After his graduation Lichtenberg started his academic career at the Technical University of Denmark, where he eventually was appointed Professor of Project Management and Systems Engineering at its Construction Management Department. He was also a frequent visiting professor in Scandinavia and beyond. After his retirement early in the new millennium he continued to work as management consultant.

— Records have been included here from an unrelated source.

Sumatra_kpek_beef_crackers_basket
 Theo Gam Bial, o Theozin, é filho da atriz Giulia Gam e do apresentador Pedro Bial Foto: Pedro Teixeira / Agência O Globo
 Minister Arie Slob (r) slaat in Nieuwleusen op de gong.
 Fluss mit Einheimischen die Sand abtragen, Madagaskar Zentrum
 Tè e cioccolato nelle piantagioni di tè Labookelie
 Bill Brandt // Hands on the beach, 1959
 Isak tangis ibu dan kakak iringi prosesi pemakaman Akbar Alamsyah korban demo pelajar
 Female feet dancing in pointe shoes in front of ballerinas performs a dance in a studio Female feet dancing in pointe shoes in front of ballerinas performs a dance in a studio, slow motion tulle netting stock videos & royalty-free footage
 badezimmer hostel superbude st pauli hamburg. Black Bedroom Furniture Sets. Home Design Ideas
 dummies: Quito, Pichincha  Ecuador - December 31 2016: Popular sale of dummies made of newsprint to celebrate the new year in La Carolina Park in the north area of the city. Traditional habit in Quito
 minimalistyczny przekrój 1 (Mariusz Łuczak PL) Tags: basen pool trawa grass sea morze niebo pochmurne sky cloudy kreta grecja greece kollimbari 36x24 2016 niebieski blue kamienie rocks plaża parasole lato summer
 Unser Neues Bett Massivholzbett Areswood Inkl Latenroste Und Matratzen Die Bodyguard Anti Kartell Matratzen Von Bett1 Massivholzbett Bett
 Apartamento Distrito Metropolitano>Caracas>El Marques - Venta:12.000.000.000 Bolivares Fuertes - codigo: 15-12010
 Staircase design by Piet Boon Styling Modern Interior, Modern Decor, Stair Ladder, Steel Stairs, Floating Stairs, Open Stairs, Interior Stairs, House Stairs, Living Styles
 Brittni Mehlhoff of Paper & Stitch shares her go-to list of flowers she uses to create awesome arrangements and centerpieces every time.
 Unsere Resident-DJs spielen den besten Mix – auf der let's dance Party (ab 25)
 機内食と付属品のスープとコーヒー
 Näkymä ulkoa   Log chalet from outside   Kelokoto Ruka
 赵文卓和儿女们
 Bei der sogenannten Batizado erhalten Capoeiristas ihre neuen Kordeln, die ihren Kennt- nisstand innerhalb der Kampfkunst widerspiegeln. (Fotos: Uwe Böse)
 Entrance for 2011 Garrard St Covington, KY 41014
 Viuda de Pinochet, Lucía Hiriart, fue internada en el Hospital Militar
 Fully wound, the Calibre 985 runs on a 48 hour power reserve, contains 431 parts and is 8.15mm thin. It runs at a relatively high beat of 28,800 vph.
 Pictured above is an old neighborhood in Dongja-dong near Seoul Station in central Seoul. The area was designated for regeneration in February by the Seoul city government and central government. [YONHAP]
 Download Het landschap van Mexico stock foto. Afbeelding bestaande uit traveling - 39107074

Lichtenberg participated in several Scandinavian societies for Project Management, and was one of the first members of North American Project Management Institute (PMI). In 1982 he was elected president of the International Project Management Association as successor of Roland Gutsch, and was succeeded by Eric Gabriel in 1985. In 1986 Lichtenberg the Danish Brewery Association awarded him the distinguished gold medal, and in 1993 he was made honorary member of the International Project Management Association.

== Work ==
=== The Lichtenberg Technique ===
In his book Project management Tonnquist (2009) summarized the successive principle method by Steen Lichtenberg:
"The Danish professor Steen Lichtenberg has defined a method which takes all this into consideration. This method is also called the successive principle.
The method involves placing uncertainties on all labor and cost estimations, on top of an estimation of the probable value. Minimum and maximum values indicate the range of uncertainty, also called the uncertainty analysis. The probability that the mean value falls outside of the range min and max must not be more than one percent.
The time schedule estimation is based on assumptions, official or unofficial, e.g. on who will carry out a task, how the weather is or access to resources. The uncertainty is further dealt with in the parts which are most significant for the project's total uncertainty.
Since there are many unknown factors in a project the range between min and max will be significant. The project's completion date and total costs will not be a mean value, but a probability assessment..."

=== Reception ===
According to Per Svejvig (2013) Steen Lichtenberg played a pioneering role in the rethinking of project management in Denmark. He stated, that:

"Steen Lichtenberg, who back in 1983 wrote about the Scandinavian alternative to the “only one concept of good project management” (Lichtenberg, 1983). Lichtenberg has had a great influence on the Danish project management community with his proactive management of uncertainty using the successive principle (Lichtenberg, 2000), which has augmented the technocratic rational view..."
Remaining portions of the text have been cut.